Live album by Kevin Devine
- Released: April 18, 2009
- Genre: Indie rock, alternative rock

Kevin Devine chronology
| I Could Be With Anyone (2008) | Live at Looney Tunes (2009) | Brother's Blood (2009) |

= Live at Looney Tunes (Kevin Devine album) =

Live at Looney Tunes is a live CD of Kevin Devine's in-store performance at Looney Tunes CDs in Long Island, NY on April 18, 2009. The CD (and performance itself) was a special Looney Tunes exclusive for Record Store Day 2009. It was given away for free to those who purchased Brother's Blood from the store.

The CD was recorded and released on the same day, being printed on CD-Rs with "Kevin" hand-written on them. The track list is not printed on the CD.

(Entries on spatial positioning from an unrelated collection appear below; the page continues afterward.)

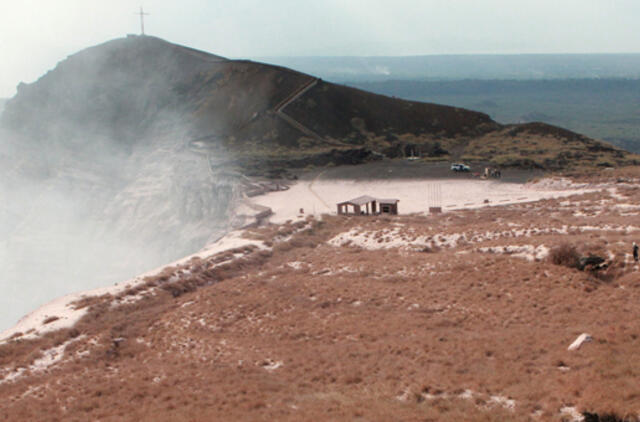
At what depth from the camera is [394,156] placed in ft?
296

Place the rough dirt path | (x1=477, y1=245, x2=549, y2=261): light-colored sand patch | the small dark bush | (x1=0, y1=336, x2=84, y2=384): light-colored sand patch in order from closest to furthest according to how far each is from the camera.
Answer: (x1=0, y1=336, x2=84, y2=384): light-colored sand patch
the small dark bush
(x1=477, y1=245, x2=549, y2=261): light-colored sand patch
the rough dirt path

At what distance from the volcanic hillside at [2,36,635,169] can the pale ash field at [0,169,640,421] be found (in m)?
50.4

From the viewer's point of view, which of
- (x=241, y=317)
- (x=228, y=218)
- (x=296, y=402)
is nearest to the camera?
(x=296, y=402)

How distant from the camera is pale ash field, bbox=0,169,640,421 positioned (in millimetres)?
15781

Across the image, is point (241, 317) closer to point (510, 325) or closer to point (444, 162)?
point (510, 325)

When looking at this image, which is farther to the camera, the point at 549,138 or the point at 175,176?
the point at 549,138

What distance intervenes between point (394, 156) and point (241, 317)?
2627 inches

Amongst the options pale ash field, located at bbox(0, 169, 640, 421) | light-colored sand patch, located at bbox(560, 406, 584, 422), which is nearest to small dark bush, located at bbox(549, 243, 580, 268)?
pale ash field, located at bbox(0, 169, 640, 421)

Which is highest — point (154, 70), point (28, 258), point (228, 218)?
point (154, 70)

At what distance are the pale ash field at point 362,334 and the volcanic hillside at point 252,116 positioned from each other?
50.4m

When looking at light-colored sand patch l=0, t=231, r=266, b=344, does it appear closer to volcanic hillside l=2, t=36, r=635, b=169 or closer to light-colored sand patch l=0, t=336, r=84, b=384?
light-colored sand patch l=0, t=336, r=84, b=384

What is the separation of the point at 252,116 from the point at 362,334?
87215mm

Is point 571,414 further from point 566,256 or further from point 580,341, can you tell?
point 566,256

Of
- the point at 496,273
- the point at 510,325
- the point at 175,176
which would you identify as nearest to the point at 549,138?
the point at 175,176
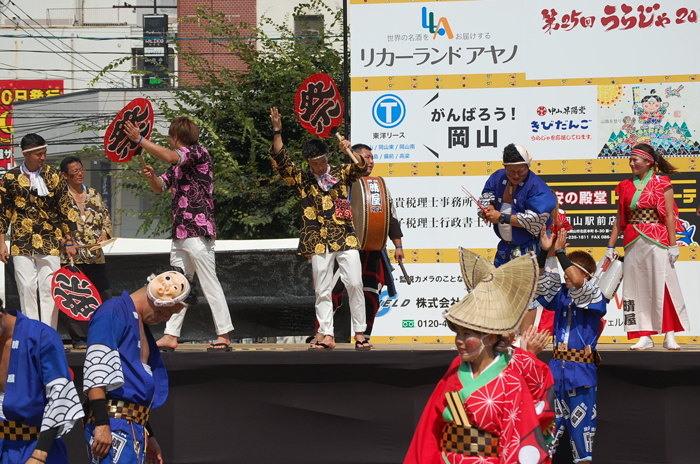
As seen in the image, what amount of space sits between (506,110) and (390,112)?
3.28 ft

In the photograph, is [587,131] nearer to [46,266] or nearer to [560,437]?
[560,437]

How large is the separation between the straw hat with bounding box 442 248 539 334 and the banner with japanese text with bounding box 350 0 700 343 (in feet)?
11.6

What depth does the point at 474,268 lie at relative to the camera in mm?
3445

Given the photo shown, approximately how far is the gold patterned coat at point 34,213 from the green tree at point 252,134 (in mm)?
6111

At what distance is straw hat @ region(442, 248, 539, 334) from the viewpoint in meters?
3.06

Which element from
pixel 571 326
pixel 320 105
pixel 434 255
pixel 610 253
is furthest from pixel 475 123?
pixel 571 326

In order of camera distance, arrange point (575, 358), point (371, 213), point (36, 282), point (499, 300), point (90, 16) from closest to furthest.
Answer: point (499, 300), point (575, 358), point (36, 282), point (371, 213), point (90, 16)

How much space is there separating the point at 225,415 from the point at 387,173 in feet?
8.28

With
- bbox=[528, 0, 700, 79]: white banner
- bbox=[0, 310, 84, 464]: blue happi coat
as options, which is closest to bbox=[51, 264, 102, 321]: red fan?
bbox=[0, 310, 84, 464]: blue happi coat

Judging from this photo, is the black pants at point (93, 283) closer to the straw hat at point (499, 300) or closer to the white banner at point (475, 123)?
the white banner at point (475, 123)

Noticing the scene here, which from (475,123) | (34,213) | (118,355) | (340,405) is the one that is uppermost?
(475,123)

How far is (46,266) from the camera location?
598 cm

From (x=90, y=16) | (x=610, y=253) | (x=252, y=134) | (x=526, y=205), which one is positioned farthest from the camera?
(x=90, y=16)

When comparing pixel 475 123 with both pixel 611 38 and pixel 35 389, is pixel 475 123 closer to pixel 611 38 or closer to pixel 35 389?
pixel 611 38
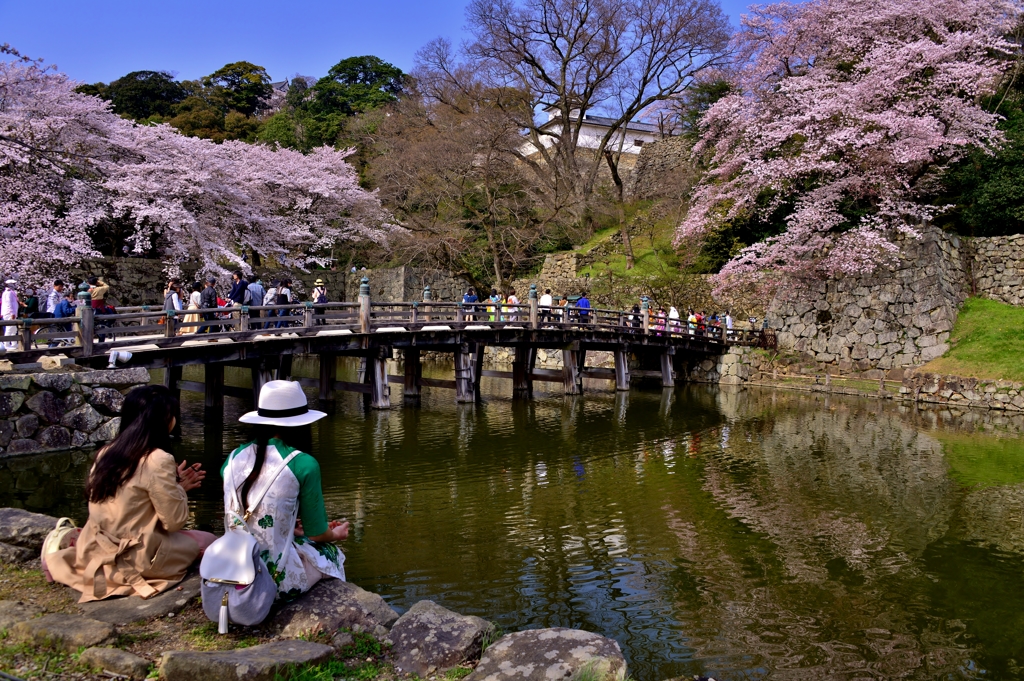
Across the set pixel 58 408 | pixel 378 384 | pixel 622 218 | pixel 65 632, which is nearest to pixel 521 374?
pixel 378 384

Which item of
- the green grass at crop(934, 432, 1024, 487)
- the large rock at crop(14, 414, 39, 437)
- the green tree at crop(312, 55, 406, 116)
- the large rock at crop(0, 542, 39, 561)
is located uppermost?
the green tree at crop(312, 55, 406, 116)

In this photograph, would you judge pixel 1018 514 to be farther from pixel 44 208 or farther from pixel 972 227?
pixel 44 208

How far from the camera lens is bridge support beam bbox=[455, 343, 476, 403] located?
2147cm

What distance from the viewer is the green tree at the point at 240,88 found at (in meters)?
48.3

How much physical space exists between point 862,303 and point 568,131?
16577mm

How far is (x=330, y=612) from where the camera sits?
468 cm

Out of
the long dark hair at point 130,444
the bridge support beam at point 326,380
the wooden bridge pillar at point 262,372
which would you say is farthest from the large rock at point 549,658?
the bridge support beam at point 326,380

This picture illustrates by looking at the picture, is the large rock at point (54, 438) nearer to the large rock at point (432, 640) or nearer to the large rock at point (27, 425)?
the large rock at point (27, 425)

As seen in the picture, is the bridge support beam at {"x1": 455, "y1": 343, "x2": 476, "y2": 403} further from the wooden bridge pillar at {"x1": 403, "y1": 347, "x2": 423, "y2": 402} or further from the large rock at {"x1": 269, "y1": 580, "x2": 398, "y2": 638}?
the large rock at {"x1": 269, "y1": 580, "x2": 398, "y2": 638}

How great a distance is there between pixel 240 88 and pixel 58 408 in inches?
1708

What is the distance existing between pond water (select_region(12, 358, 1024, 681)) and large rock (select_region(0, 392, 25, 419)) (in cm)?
116

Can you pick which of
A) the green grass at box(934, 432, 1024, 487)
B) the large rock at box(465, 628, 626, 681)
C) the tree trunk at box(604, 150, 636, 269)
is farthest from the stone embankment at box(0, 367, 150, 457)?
the tree trunk at box(604, 150, 636, 269)

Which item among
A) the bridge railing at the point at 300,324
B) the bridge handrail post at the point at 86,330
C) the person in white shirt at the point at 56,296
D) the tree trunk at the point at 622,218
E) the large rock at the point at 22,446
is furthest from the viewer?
the tree trunk at the point at 622,218

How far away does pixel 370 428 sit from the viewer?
17219 mm
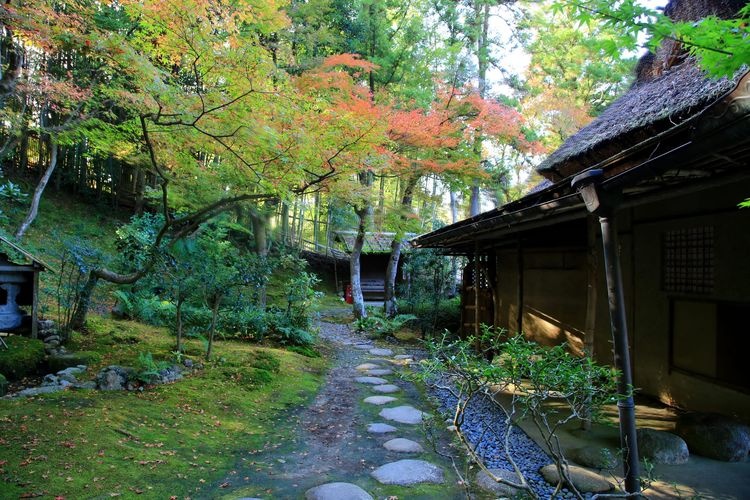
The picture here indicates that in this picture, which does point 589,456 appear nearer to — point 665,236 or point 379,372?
point 665,236

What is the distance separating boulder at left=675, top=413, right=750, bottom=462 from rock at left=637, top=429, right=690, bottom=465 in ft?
0.56

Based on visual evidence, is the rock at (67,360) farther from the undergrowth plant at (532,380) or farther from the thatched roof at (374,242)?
the thatched roof at (374,242)

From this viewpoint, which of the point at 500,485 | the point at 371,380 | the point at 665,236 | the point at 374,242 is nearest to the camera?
the point at 500,485

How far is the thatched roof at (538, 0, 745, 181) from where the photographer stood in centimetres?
490

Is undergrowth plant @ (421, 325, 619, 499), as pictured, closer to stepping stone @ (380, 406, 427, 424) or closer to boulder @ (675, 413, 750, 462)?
boulder @ (675, 413, 750, 462)

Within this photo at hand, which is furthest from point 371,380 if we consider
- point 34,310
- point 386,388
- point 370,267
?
point 370,267

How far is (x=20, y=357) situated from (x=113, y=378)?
1.60 m

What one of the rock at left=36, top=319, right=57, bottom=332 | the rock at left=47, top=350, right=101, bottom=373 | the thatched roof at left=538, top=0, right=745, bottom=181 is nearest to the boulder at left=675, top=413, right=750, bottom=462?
the thatched roof at left=538, top=0, right=745, bottom=181

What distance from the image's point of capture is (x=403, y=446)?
4516 mm

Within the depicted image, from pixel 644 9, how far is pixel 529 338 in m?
7.17

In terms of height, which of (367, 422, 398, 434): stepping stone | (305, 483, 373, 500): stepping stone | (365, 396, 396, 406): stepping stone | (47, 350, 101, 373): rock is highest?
(47, 350, 101, 373): rock

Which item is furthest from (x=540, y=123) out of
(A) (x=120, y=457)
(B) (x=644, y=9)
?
(A) (x=120, y=457)

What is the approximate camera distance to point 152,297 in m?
10.1

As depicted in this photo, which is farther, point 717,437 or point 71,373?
point 71,373
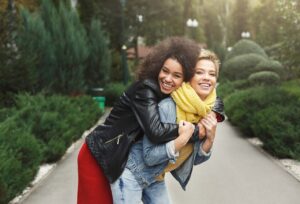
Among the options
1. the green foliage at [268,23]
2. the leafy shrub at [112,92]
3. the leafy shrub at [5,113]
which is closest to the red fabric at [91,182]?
the leafy shrub at [5,113]

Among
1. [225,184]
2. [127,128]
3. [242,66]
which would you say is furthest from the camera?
[242,66]

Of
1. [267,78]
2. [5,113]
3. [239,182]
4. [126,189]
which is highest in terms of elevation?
[126,189]

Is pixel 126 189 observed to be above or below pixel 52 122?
above

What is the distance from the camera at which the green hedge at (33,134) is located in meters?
6.18

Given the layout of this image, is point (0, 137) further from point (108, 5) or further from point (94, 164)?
point (108, 5)

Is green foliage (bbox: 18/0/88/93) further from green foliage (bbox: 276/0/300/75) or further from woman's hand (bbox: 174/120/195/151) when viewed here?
woman's hand (bbox: 174/120/195/151)

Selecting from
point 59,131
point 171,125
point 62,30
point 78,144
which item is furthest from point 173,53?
point 62,30

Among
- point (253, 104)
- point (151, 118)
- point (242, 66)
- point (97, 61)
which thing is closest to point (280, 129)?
point (253, 104)

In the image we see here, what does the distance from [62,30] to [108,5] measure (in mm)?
18296

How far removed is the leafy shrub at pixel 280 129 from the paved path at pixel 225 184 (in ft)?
1.02

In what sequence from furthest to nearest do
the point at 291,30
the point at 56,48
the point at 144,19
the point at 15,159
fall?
1. the point at 144,19
2. the point at 56,48
3. the point at 291,30
4. the point at 15,159

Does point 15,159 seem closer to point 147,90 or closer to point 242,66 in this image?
point 147,90

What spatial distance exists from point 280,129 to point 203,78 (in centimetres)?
750

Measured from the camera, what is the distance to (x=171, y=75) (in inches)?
104
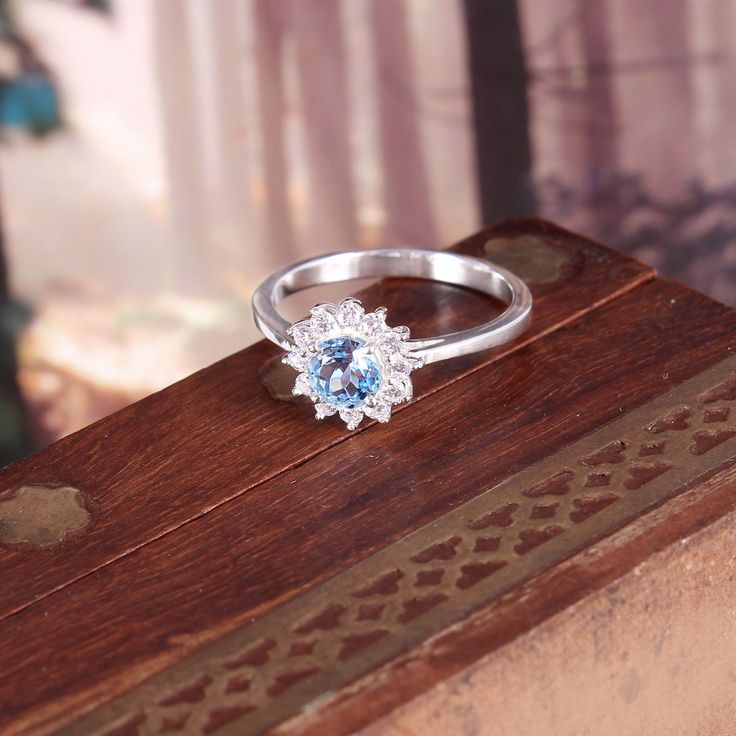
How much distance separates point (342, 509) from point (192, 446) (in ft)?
0.44

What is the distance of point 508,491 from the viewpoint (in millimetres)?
840

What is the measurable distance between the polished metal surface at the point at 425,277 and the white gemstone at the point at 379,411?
49mm

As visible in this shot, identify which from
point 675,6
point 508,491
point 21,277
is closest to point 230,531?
point 508,491

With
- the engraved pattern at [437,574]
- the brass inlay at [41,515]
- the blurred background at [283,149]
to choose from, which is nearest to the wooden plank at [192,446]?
the brass inlay at [41,515]

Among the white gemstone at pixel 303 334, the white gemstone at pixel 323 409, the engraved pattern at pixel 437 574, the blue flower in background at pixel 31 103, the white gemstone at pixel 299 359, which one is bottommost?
the blue flower in background at pixel 31 103

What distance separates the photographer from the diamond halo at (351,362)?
90 cm

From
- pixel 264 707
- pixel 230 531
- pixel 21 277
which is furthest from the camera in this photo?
pixel 21 277

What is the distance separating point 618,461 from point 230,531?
262 millimetres

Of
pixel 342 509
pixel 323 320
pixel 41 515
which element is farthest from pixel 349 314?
pixel 41 515

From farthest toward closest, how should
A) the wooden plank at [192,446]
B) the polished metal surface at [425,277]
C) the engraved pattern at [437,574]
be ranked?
the polished metal surface at [425,277]
the wooden plank at [192,446]
the engraved pattern at [437,574]

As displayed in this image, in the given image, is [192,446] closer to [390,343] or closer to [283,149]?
[390,343]

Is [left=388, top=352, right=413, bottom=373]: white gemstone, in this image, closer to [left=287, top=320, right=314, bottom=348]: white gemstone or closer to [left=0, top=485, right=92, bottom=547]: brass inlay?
[left=287, top=320, right=314, bottom=348]: white gemstone

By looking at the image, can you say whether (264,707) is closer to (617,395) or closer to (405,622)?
(405,622)

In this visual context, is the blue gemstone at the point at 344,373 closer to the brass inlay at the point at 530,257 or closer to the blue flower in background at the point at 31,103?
the brass inlay at the point at 530,257
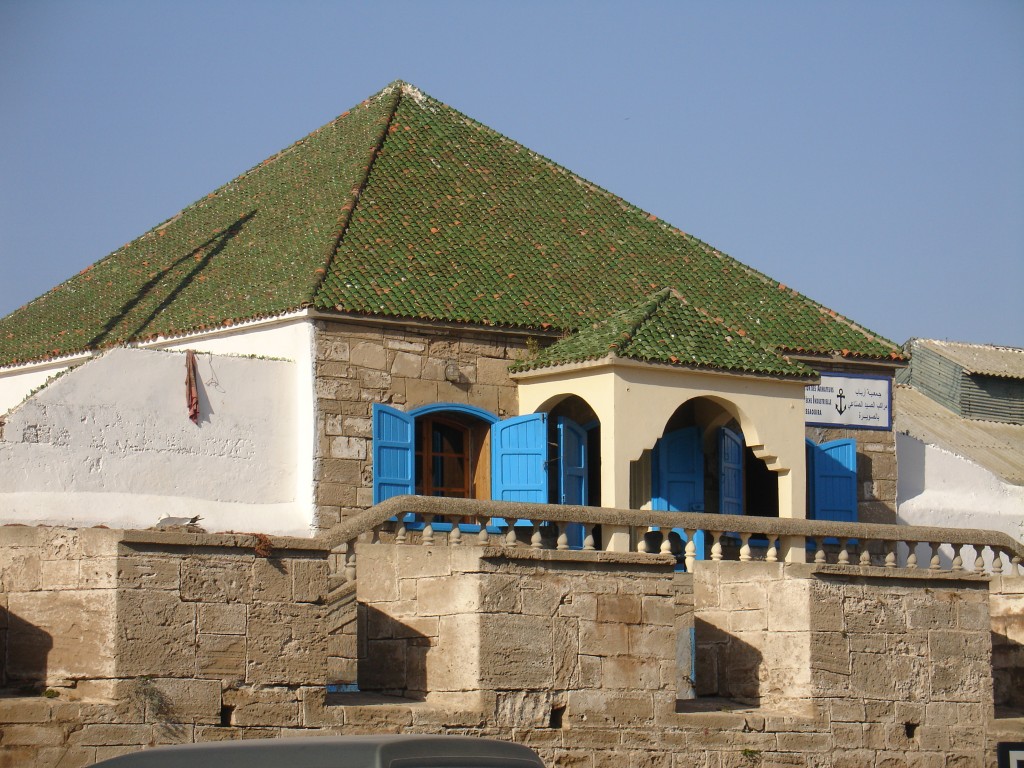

The show was performed in a semi-acoustic fashion with no drummer.

On December 29, 2014, the performance was released on vinyl through Looney Tunes's own Brookevale Records and Enjoy The Ride Records (the two previously repressed Kevin's debut album, Circle Gets the Square, in 2012). The release, limited to 500, featured new artwork on a hand number gatefold jacket, remastered audio and a digital download code. The 500 copies were split across three variants: 200 copies on sky blue, red & bone color split with leaf green splatter exclusive to the Enjoy The Ride Records webstore, 200 copies on bone with ginger splatter exclusive to the Brookvale Records webstore and 100 copies on black vinyl split between the two webstores.

==Track listing==
1. Intro
2. Tomorrow's Just Too Late
3. Yr Husband
4. You're Trailing Yourself / Carnival
5. Another Bag of Bones
6. Go Haunt Someone Else
7. Cotton Crush
8. I Could Be With Anyone
9. The Biggest Lie
10. Lord, I Know We Don't Talk

"Another Bag of Bones" features an introduction with lyrics from "Democracy" by Leonard Cohen.

"The Biggest Lie" is an Elliott Smith cover. It appears on Smith's self-titled album.